> Problem
The records below are to be repeated in full, exactly as they are.

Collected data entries
──────────────────────────────

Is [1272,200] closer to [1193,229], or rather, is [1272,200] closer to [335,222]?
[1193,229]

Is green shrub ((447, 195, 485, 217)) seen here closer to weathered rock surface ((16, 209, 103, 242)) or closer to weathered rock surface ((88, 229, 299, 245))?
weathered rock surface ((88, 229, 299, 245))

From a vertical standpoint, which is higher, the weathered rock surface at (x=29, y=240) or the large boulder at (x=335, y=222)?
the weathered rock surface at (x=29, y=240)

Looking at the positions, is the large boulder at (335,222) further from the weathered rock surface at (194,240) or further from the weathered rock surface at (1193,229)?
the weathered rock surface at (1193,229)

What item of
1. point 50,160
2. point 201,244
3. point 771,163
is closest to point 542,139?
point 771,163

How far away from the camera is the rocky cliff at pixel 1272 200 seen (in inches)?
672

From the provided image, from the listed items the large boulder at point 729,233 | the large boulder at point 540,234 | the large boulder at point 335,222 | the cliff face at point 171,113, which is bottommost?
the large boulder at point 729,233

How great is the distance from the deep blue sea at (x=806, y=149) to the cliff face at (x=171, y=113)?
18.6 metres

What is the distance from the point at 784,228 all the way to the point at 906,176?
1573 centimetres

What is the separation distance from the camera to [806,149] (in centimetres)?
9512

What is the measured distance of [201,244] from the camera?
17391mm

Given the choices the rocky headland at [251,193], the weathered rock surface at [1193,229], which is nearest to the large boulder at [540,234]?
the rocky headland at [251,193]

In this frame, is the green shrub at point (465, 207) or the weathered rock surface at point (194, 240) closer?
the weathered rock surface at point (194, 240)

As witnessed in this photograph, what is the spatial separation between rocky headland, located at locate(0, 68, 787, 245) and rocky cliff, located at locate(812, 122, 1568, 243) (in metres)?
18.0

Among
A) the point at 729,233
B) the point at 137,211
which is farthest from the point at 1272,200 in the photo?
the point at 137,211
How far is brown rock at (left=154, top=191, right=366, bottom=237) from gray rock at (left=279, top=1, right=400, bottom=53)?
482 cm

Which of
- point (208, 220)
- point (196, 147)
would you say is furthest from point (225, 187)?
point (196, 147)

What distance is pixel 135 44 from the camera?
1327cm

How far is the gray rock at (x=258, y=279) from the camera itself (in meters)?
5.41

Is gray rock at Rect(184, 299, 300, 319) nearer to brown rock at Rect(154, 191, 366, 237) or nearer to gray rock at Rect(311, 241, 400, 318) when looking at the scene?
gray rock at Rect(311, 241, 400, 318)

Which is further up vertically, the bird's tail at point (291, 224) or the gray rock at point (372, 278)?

──────────────────────────────

> Solution below
Is [1272,200] closer to [1193,229], or rather, is [1272,200] closer to [335,222]?
[1193,229]

Is green shrub ((447, 195, 485, 217)) seen here closer to weathered rock surface ((16, 209, 103, 242)) or closer to weathered rock surface ((88, 229, 299, 245))?
weathered rock surface ((88, 229, 299, 245))

From a vertical standpoint, which is higher, the weathered rock surface at (x=29, y=240) or the large boulder at (x=335, y=222)?
the weathered rock surface at (x=29, y=240)

Looking at the positions, is the large boulder at (335,222) further from the weathered rock surface at (194,240) or further from the weathered rock surface at (1193,229)?
the weathered rock surface at (1193,229)

What item of
1. point 50,160
2. point 201,244
3. point 771,163
is closest to point 542,139?
point 771,163

How far away from the camera is the rocky cliff at pixel 1272 200 seen (in inches)?
672

From the provided image, from the listed items the large boulder at point 729,233 | the large boulder at point 540,234 | the large boulder at point 335,222 | the cliff face at point 171,113, which is bottommost?
the large boulder at point 729,233

How great is the distance from the deep blue sea at (x=806, y=149) to the cliff face at (x=171, y=113)?
18.6 metres

What is the distance from the point at 784,228 all the way to the point at 906,176?
1573 centimetres

What is the separation distance from the camera to [806,149] (in centimetres)?
9512

What is the measured distance of [201,244] from the camera?
17391mm

Given the choices the rocky headland at [251,193], the weathered rock surface at [1193,229], which is nearest to the large boulder at [540,234]?
the rocky headland at [251,193]

In this frame, is the green shrub at point (465, 207) or the weathered rock surface at point (194, 240) closer?
the weathered rock surface at point (194, 240)

As witnessed in this photograph, what is the spatial separation between rocky headland, located at locate(0, 68, 787, 245) and rocky cliff, located at locate(812, 122, 1568, 243) (in metres)?
18.0

Among
A) the point at 729,233
B) the point at 137,211
which is farthest from the point at 1272,200 in the photo?
the point at 137,211
How far is brown rock at (left=154, top=191, right=366, bottom=237) from gray rock at (left=279, top=1, right=400, bottom=53)?
482 cm

Which of
- point (208, 220)
- point (196, 147)
would you say is furthest from point (225, 187)?
point (196, 147)

What distance is pixel 135 44 from the camera?
1327cm

How far is the gray rock at (x=258, y=279) from the camera itself (in meters)?
5.41

Is gray rock at Rect(184, 299, 300, 319) nearer to brown rock at Rect(154, 191, 366, 237) or nearer to gray rock at Rect(311, 241, 400, 318) when looking at the scene?
gray rock at Rect(311, 241, 400, 318)

Which is further up vertically, the bird's tail at point (291, 224) or the gray rock at point (372, 278)?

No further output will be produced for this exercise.